I flirted with jogging for several years when I was in my twenties but was never consistent about it. Even though I wanted to be faithful, something always got in the way. I started jogging seriously in 1974 when we moved from Dallas, Texas, to Chatsworth, California, the Los Angeles area where I had taken the position of Executive Vice President of an international missions organization. I learned to love to run in the late afternoon after a full day in the office.
I normally got
to the office about 7 a.m. and tried to get home around 4 or 4:30 in the
afternoon. Whether I was home, on the road, or even in a foreign country, being
outside and jogging for 30 or 40 minutes was something I looked forward to. The
exercise and fresh air helped me relax and clear my head from a day full of
meetings or just old-fashioned busyness!
Jogging
doesn’t require a lot of equipment. A good pair of running shoes, socks, shorts
and a T-shirt and I was ready. Oh, yes, there was one other piece of equipment:
my trusty $15 Timex sports watch. I loved that little watch because they had
named it Ironman and when I put that watch on, that was me; in fact, I still
have it!
At home, I
liked to run a predetermined route and I always had several paths of different
lengths that I could follow, depending on how I felt. I would warm up and start
jogging, and then choose which route I would take: the two-mile route, the
three-mile, etc.
As I was
finishing my run, a strange discussion would take place in my head. Up ahead I
would see the invisible finish line that meant I had completely run my path. My
mind would start cajoling me with little statements like, “There’s the finish
line; you can stop running now and walk the rest of the way.” Or, “You’re
getting too old for this (I was thirty!); your heart is pounding, you’re
sweating, your legs are tired. You can quit now; you don’t have to run the last
200 or 300 yards!” Or, “There’s nobody around. Who will know if you quit now?

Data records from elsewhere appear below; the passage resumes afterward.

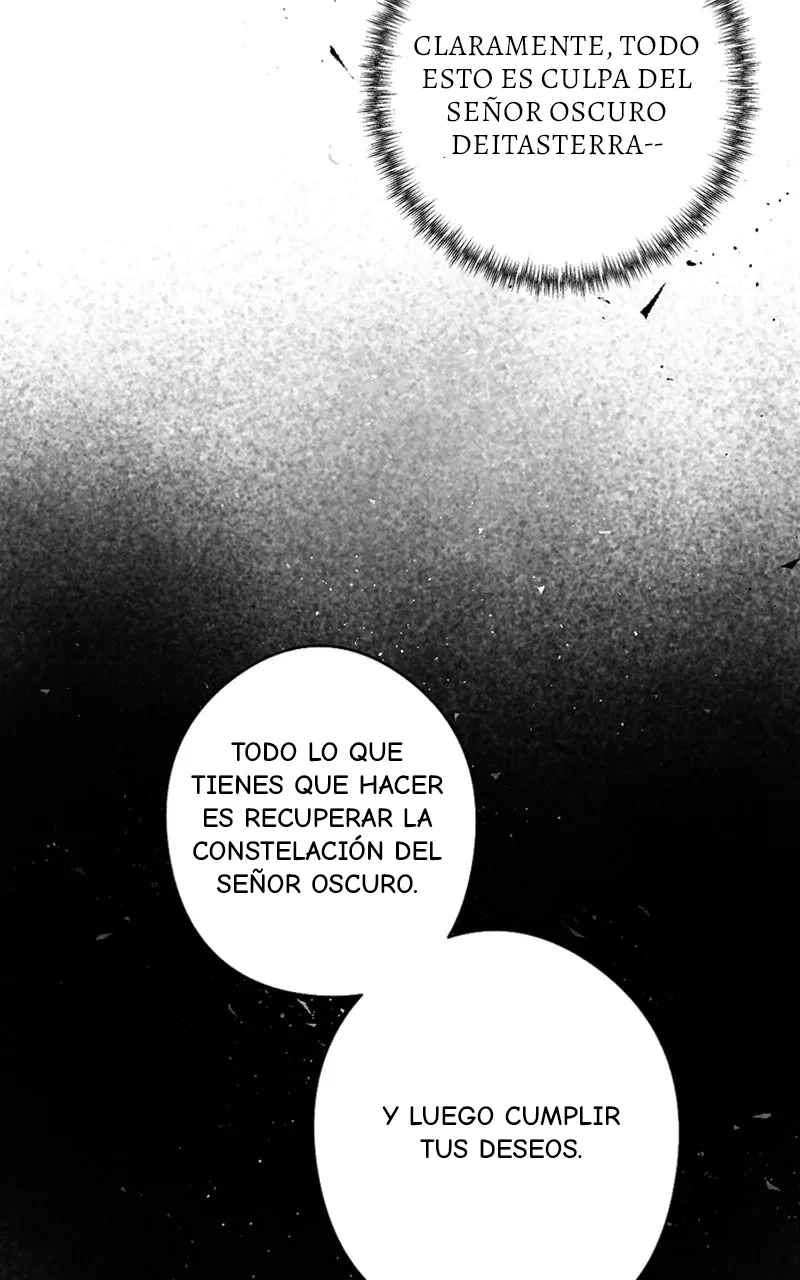 The Dark Lord's Confession capítulo 52, página 31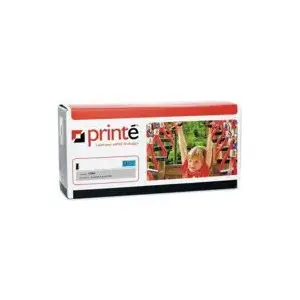 Toner cartridge BLACKPOINT TO301Y Yellow, replacement for model 44973533, compatible with TO301Y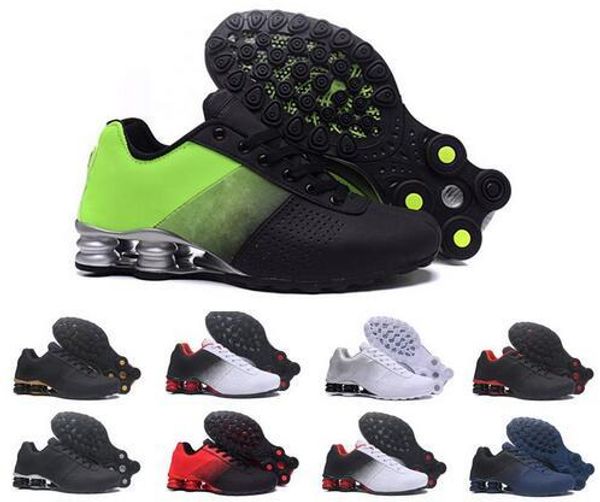 

zapatos hombre men running shoes chaussures r4 nz mens designer sneakers man sport trainers sizes eur40-46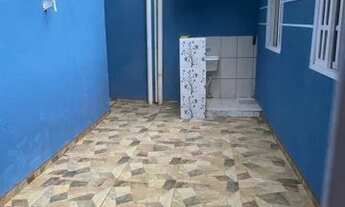 Imagem 2: Aluga-se casa na vila Barigui 1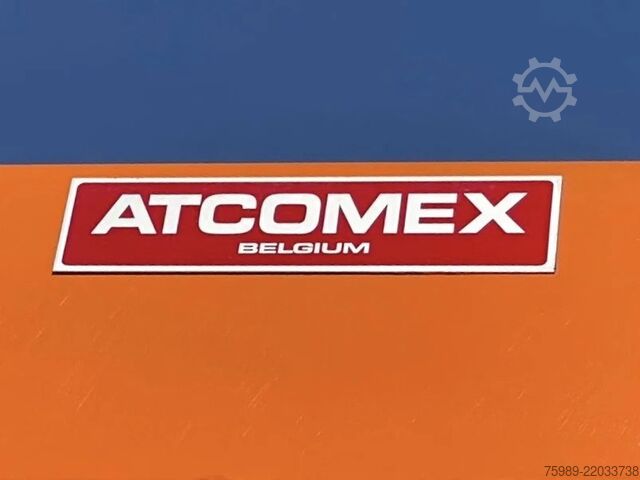Tanker truck MAN TGA 18.410 Dutch truck! 15000 L, 4 COMP ATCOMEX...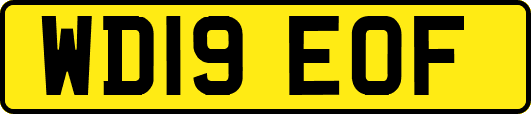 WD19EOF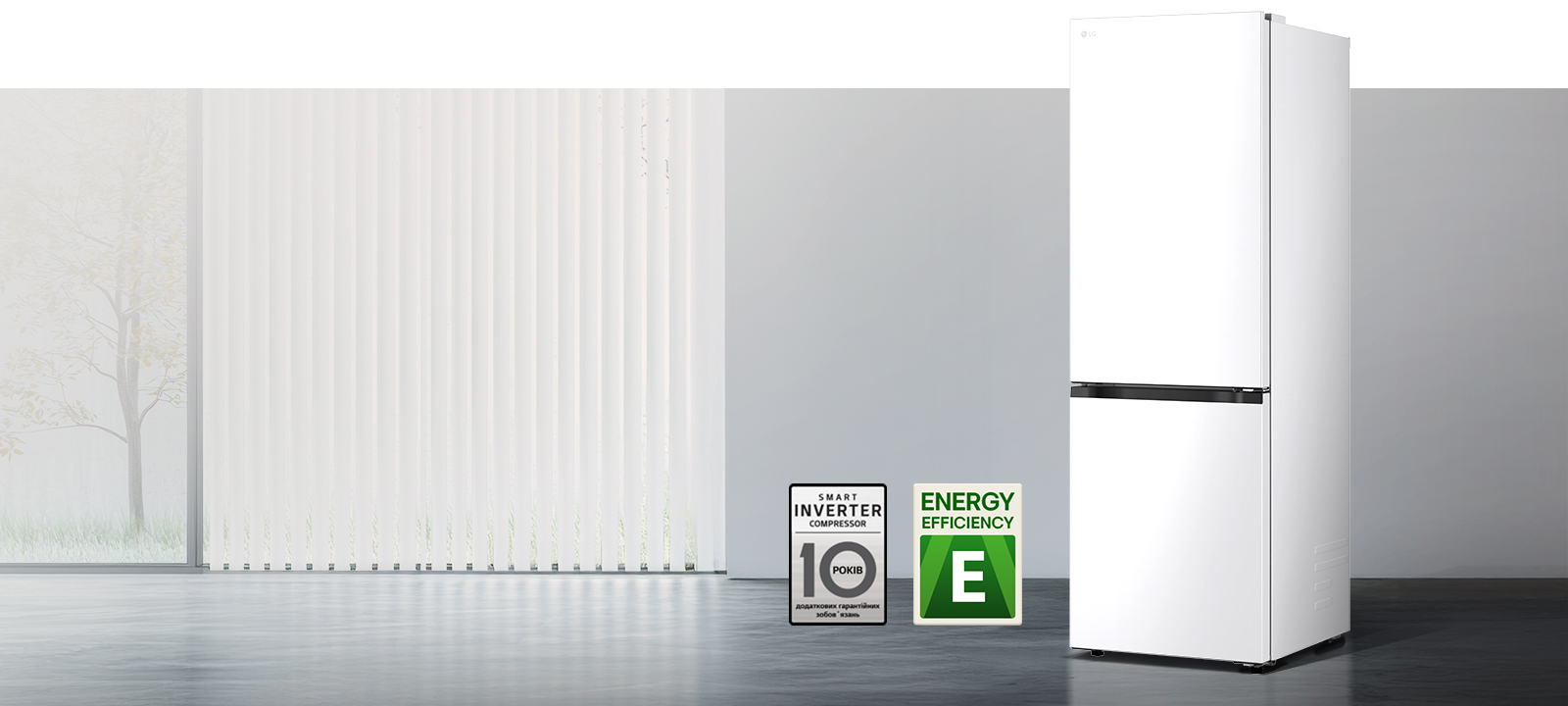 Холодильник LG GC-B459EQYMфото6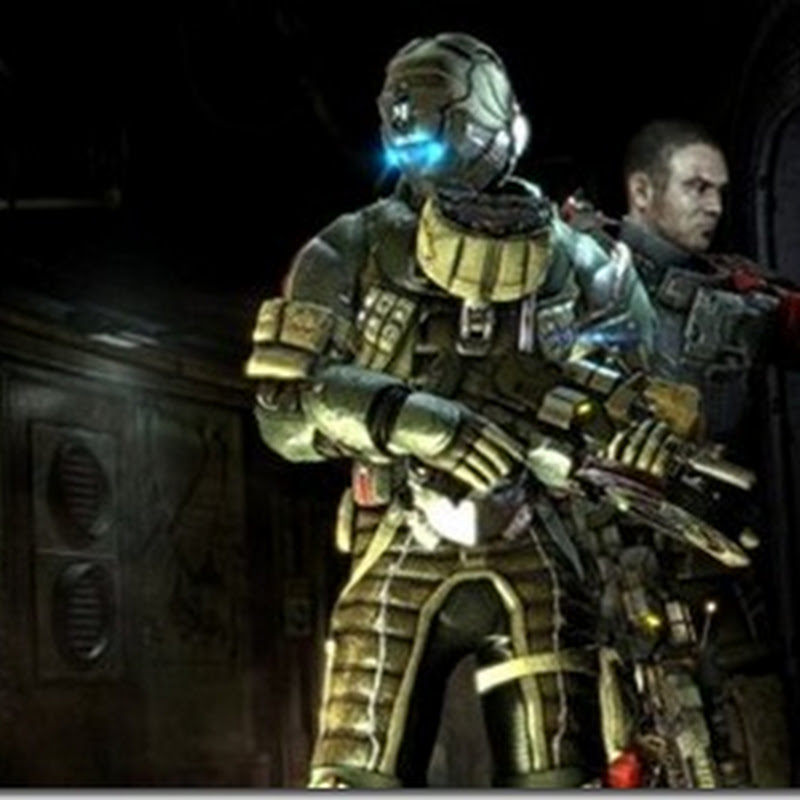 Dead Space 3: Strategie - So können Sie Feinde mit Hilfe von Türen und Aufzügen leicht besiegen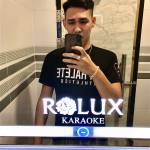 David ở Rạch Giá, Kiên Giang - Verry boy :))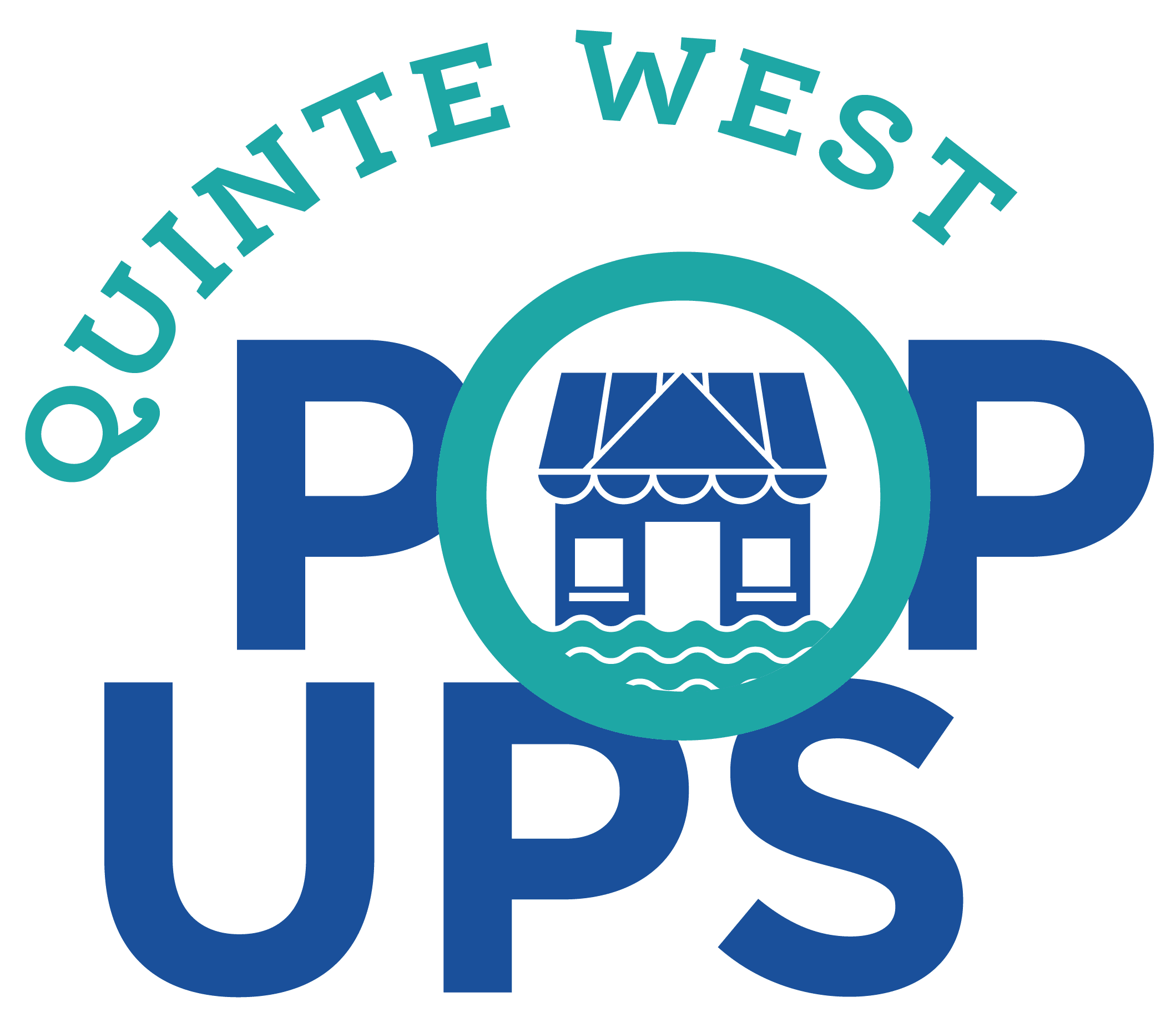 quinte west pop-ups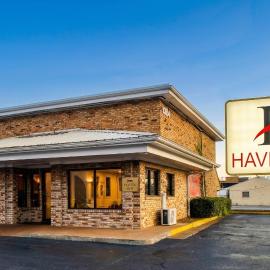 Hotel O Haven Inn Huntsville AL US 72, hotel in Huntsville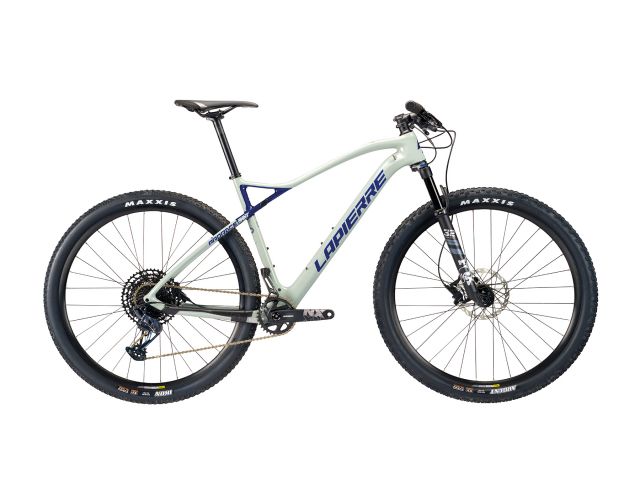 Brame Sports - VTT LAPIERRE Prorace SAT 7.9 CF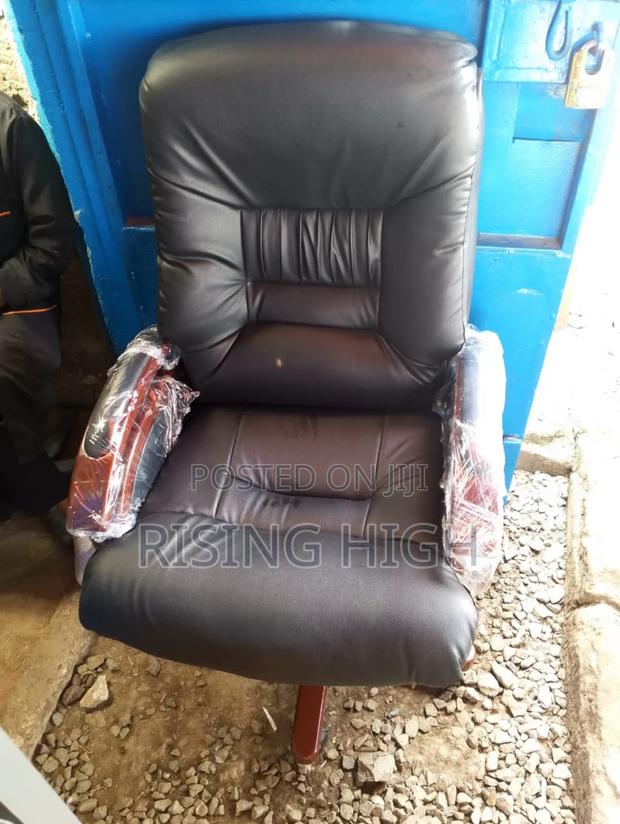 Manager’S Office Chair – Strong Stylish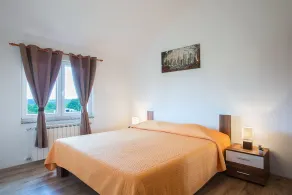 Apartments Skitača 1816 - Rum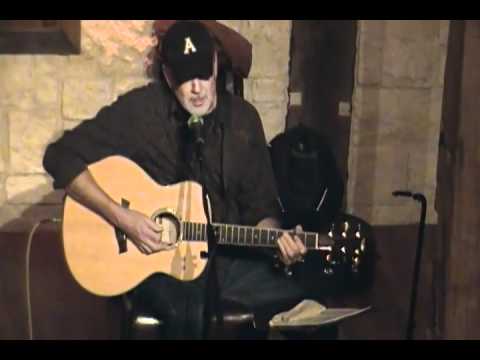 Byron Hill Size Matters (Someday).MP4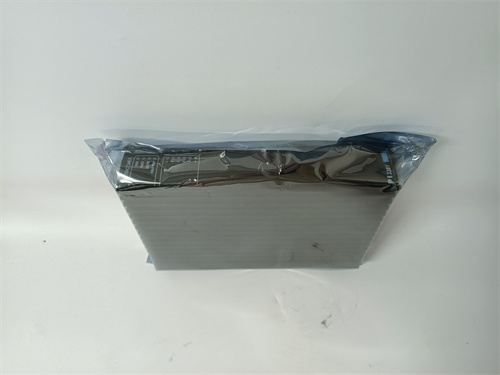 TRICONEX PI3381
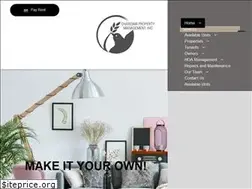 Sites similar to charismaproperties.com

What difference does it make?” Almost every day during the last few minutes,
the last half mile was always the hardest to run. I ran consistently for nearly
25 years and, true to form, my mind never gave up trying to convince me to quit
early, to slow down just before I got to the finish line.
When Paul was
writing to Timothy, his son in the gospel, in 2 Timothy 4:7, he says: “I
have fought the good fight, I have finished the race, I have kept the
faith.”
Paul knew that his life was nearly complete as he penned these
words to this young man he loved so much. I think one of the things very much
on his mind was the satisfaction that he did not quit short of the goal. He
didn’t stop running the race a half mile early because there was no one to
witness his going across the finish line, or because of the intensity of the
persecution. Paul was setting a standard for Timothy and others to follow.
I am indebted to David Wilkerson for a very brief chapter he wrote
nearly 50 years ago in a little devotional-style book entitled I’M NOT MAD AT
GOD. In a chapter entitled “The Faith of Giants,” David wrote, “Can a man still
speak the language of faith when all his leadings ‘blow up’ in his face? The
giants of faith did! Men of faith faced the most fiery trials. God has peculiar
ways of developing faith, and the deeper in God you go, the more peculiar will
be your testing. Do not think that afflictions are necessarily proof that you
are displeasing Him! Miracles are produced only amidst impossibilities. The most critical part of faith is the
last half hour.”
God wants us to finish the race well. No one said it is going to
get any easier. With the Apostle, I want to be able to say, “I have
fought a good fight, I have finished the
race, I have kept the faith.”
The hardest part of faith is the last half mile!
“For you have need of endurance, so
that when you have done the will of God you might receive what is promised” (Hebrews 10:36, ESV).